» WORK TO COMPLETE:
Output the listing word for word, minus images.

» INFORMATION SHOWN:
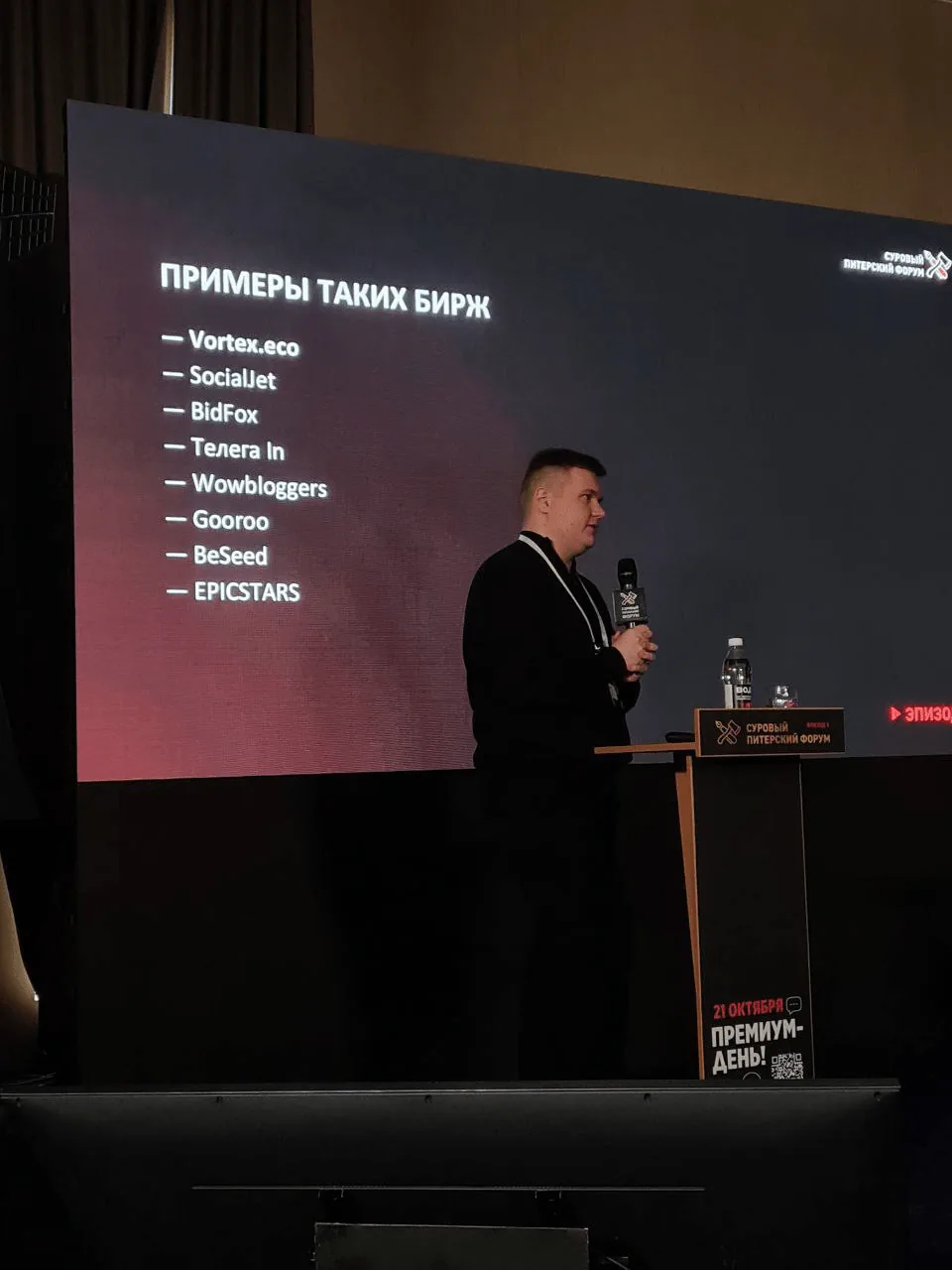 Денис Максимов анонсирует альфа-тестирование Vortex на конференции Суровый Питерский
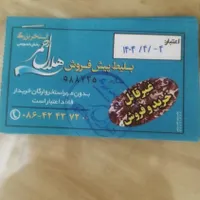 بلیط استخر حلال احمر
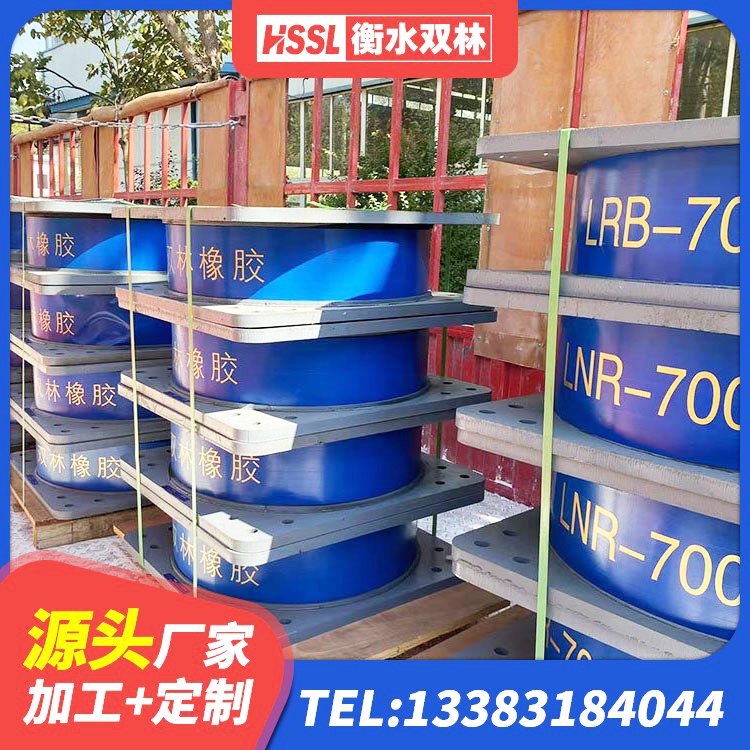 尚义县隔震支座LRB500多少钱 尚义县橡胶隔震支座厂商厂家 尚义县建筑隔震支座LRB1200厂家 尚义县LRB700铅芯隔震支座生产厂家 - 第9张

» SOLUTION FOR THIS TASK:
 Денис Максимов анонсирует альфа-тестирование Vortex на конференции Суровый Питерский
 بلیط استخر حلال احمر
 尚义县隔震支座LRB500多少钱 尚义县橡胶隔震支座厂商厂家 尚义县建筑隔震支座LRB1200厂家 尚义县LRB700铅芯隔震支座生产厂家 - 第9张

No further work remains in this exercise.